[Available data Boundary: Start]
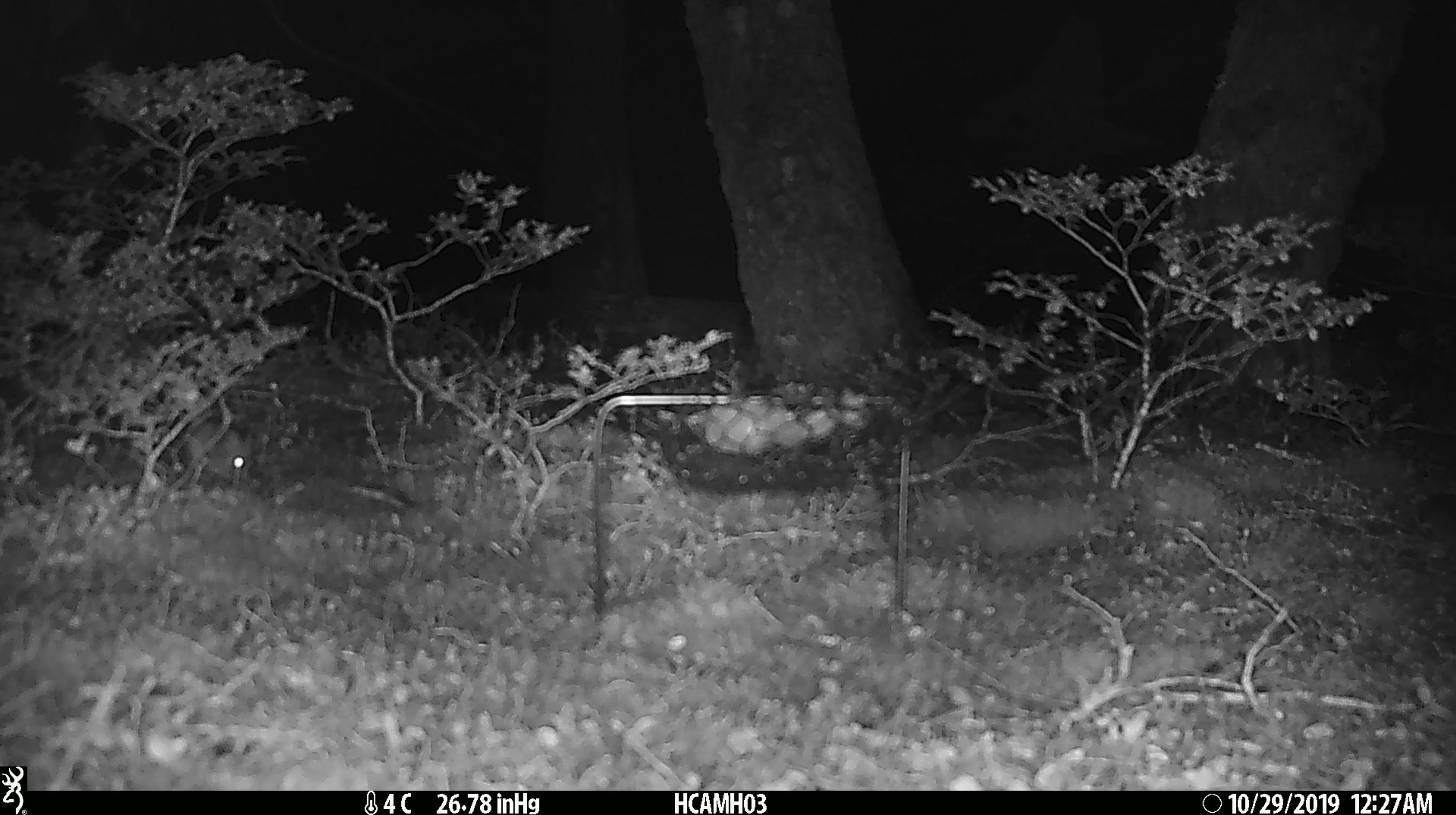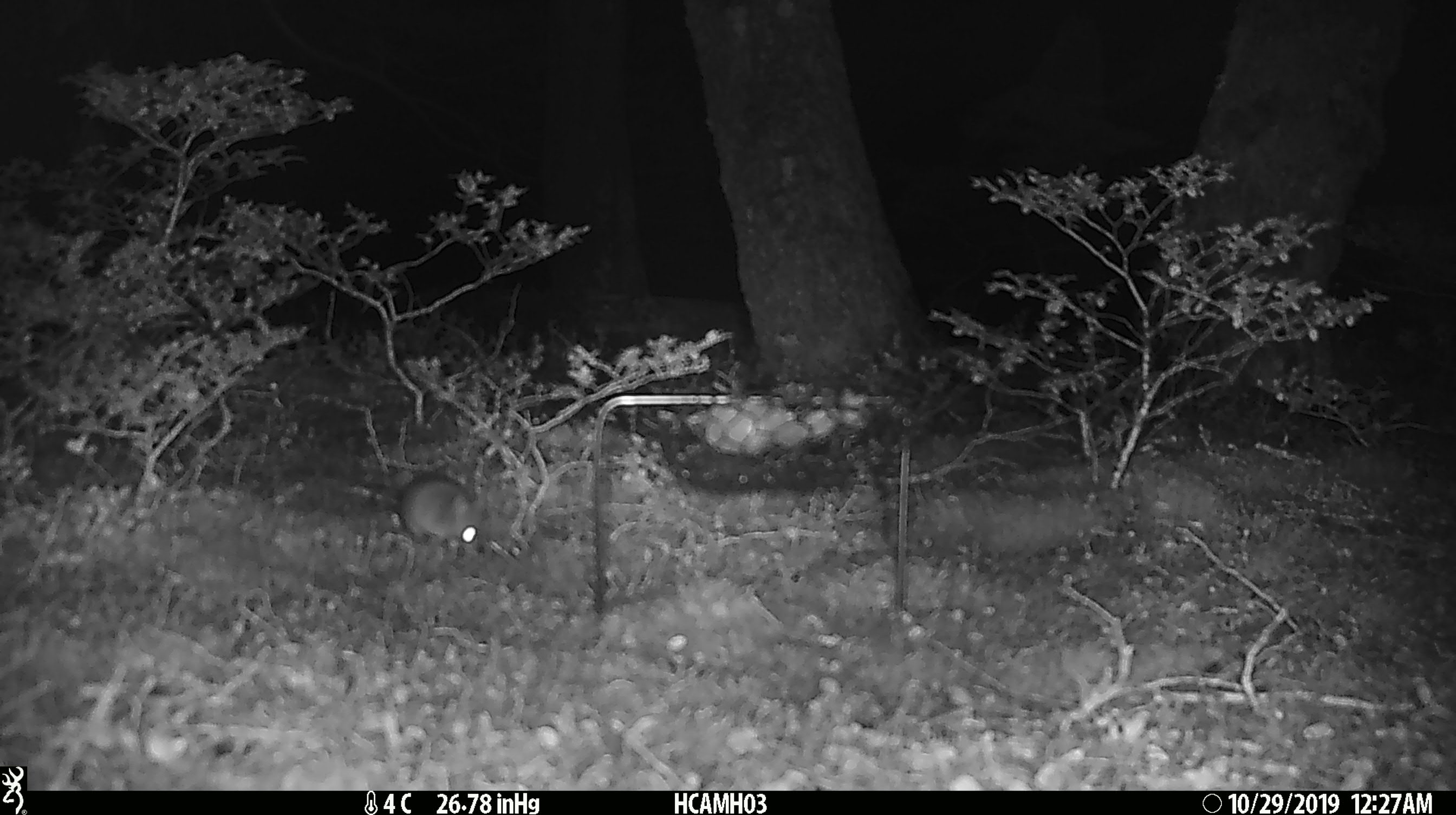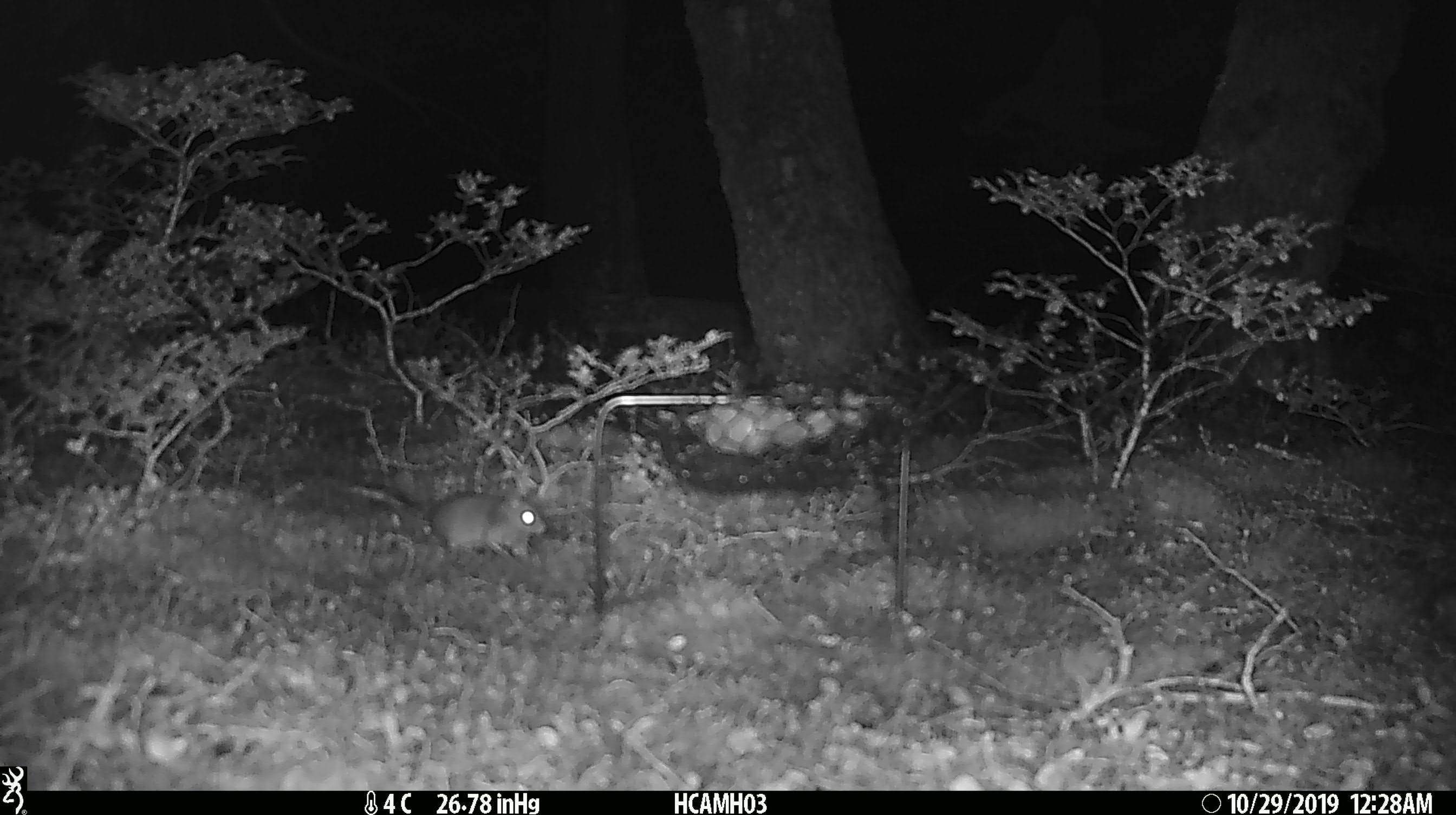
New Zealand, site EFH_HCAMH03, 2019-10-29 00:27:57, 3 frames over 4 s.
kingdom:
[Available data Boundary: End]
[Available data Boundary: Start]
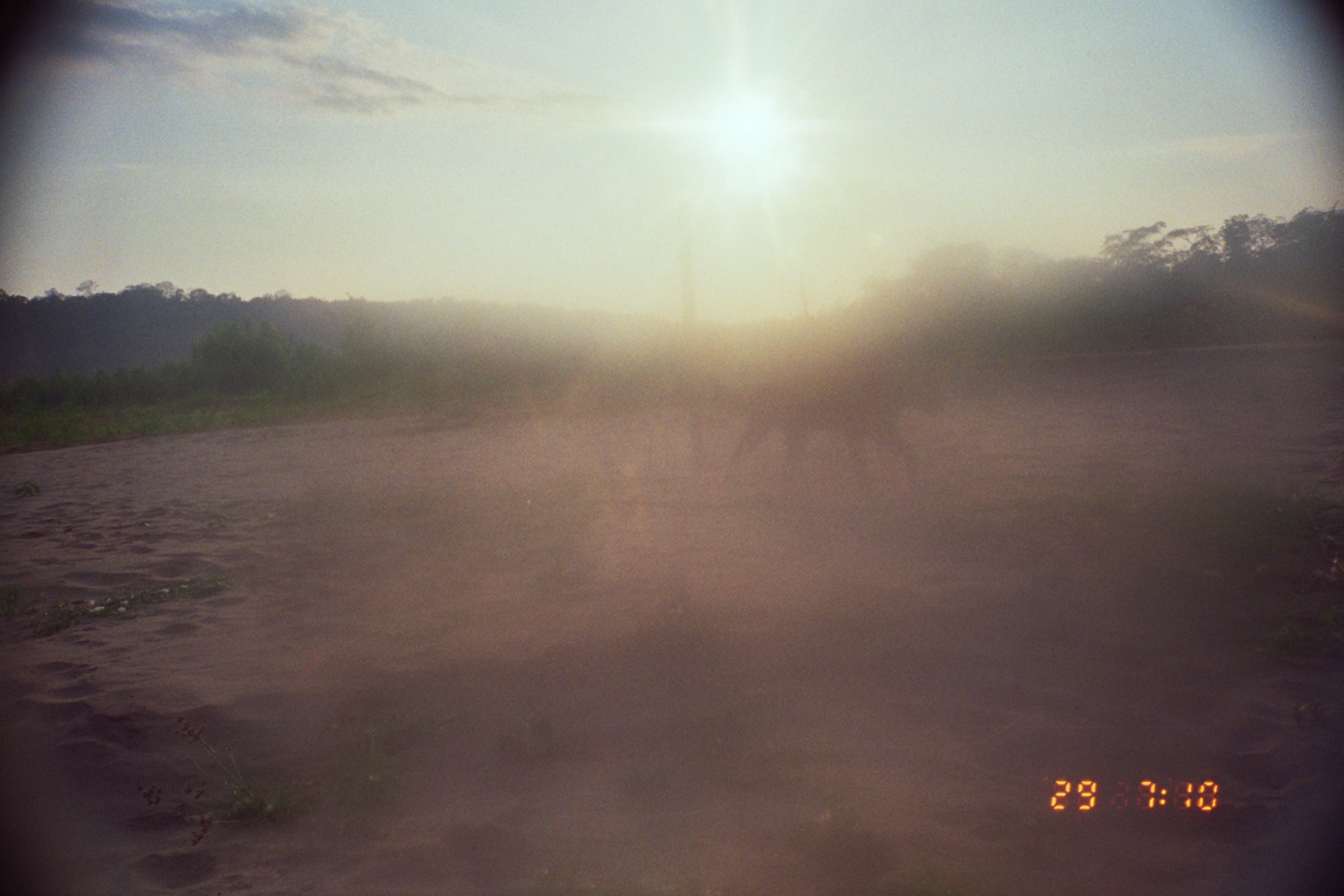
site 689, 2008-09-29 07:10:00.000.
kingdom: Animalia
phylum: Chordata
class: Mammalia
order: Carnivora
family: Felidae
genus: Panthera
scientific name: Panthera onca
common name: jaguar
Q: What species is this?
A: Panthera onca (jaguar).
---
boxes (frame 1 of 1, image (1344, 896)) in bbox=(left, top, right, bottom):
[Available data Boundary: End]
◆ Brief
What lines above contain the word "site"? Please copy each one.

◆ Reply to the exercise
New Zealand, site EFH_HCAMH03, 2019-10-29 00:27:57, 3 frames over 4 s.
site 689, 2008-09-29 07:10:00.000.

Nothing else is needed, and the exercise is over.